I watched Super Bowl XL more for the half-time entertainment than for the game itself, which was a snoozer. There was some grumbling among Motown fans that a British band -- in this case, the Rolling Stones -- should be the headliner at a Super Bowl in Detroit. Of course, most Motown acts have long since disappeared onto the oldies circuit, but not the Stones. Now that Dick Clark had finally shown signs of age, Mick Jagger had emerged as the reigning apostle of perpetual adolescence. Jagger was strutting about with his usual manic energy at halftime, an impressive feat for a 25-year-old, never mind someone who was then 62. And yet there was something more than faintly ridiculous about a grandpa lamenting that he can't get no satisfaction. Even Jagger obliquely acknowledged as much when he wisecracked that the Stones could have sung the same tune at Super Bowl I.

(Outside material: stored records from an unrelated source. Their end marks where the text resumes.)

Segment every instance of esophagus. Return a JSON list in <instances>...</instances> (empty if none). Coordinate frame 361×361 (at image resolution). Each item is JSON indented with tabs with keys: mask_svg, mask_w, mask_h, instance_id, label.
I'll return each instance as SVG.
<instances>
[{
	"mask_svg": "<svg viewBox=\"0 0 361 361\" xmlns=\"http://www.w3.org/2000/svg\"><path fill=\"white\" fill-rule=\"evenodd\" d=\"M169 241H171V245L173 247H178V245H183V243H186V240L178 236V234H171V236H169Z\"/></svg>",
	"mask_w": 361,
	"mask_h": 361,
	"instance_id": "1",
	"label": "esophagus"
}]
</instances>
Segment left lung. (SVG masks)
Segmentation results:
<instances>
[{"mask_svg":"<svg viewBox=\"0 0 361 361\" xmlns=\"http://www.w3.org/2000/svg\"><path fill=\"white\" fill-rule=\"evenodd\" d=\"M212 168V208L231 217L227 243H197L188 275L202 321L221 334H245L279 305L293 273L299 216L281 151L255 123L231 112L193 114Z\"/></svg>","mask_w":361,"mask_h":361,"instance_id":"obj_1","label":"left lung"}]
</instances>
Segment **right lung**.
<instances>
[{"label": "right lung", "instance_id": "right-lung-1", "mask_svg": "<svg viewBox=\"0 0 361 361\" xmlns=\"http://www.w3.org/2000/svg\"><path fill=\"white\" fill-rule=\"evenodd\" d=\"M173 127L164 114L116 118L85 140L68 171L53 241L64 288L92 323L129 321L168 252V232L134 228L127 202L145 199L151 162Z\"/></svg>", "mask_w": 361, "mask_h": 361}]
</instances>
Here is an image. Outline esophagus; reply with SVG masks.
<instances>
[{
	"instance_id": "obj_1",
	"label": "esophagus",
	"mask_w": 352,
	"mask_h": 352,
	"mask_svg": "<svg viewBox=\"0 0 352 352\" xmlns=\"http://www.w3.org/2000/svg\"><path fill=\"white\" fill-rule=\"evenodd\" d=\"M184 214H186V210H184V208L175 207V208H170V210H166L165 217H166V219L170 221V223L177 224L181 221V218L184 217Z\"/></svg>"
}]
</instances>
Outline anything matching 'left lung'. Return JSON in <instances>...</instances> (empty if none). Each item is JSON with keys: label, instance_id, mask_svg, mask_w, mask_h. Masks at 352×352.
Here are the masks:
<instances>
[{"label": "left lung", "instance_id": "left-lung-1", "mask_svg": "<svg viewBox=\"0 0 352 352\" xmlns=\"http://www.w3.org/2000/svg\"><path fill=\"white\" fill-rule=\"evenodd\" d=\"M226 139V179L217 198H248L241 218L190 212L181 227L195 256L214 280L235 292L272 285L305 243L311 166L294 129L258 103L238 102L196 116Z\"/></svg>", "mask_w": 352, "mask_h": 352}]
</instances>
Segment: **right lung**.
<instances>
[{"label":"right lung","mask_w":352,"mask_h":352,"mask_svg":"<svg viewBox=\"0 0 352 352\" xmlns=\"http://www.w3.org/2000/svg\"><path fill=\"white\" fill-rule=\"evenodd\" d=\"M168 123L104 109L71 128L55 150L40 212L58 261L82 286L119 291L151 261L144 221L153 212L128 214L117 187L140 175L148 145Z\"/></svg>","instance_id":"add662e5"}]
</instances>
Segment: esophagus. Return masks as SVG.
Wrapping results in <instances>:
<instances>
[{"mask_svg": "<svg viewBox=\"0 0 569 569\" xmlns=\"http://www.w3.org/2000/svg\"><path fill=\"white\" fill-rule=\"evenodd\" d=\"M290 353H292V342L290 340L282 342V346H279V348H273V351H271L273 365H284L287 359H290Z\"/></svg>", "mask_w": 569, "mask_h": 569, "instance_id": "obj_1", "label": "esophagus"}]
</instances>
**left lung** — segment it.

The Rolling Stones' lead singer, who once said he would rather be dead than singing "Satisfaction" at age 45, had discovered both he and the song are far more durable than anyone might have imagined back in the days when music was still pressed on vinyl. "(I Can't Get No) Satisfaction" remains a perfect anthem of the self. The self, after all, is basically defined by its need, which is bottomless. To achieve satisfaction, however fleetingly, is merely to set the stage for some new craving that engenders yet more dissatisfaction. The cycle is never-ending, because the self knows -- or at least senses --that it can't truly find fulfillment without threatening the foundation of its own existence.
Mick Jagger has achieved his own peculiar sort of renown, verging on self-parody, in endlessly recycling the hormonal urges of his adolescent self. Most of us settle into more adult forms of discontent, while harboring the dwindling hope that we will one day fulfill our remaining desires or at least outlive them. Yet there was Ben Franklin in his eighties, still nursing his gout, still flirting with the ladies, still pursued by ambition. It seems there is always another itch to be scratched. Where did we get the idea that we will ever find relief? The self is all itch and merely grows stronger with all our scratching.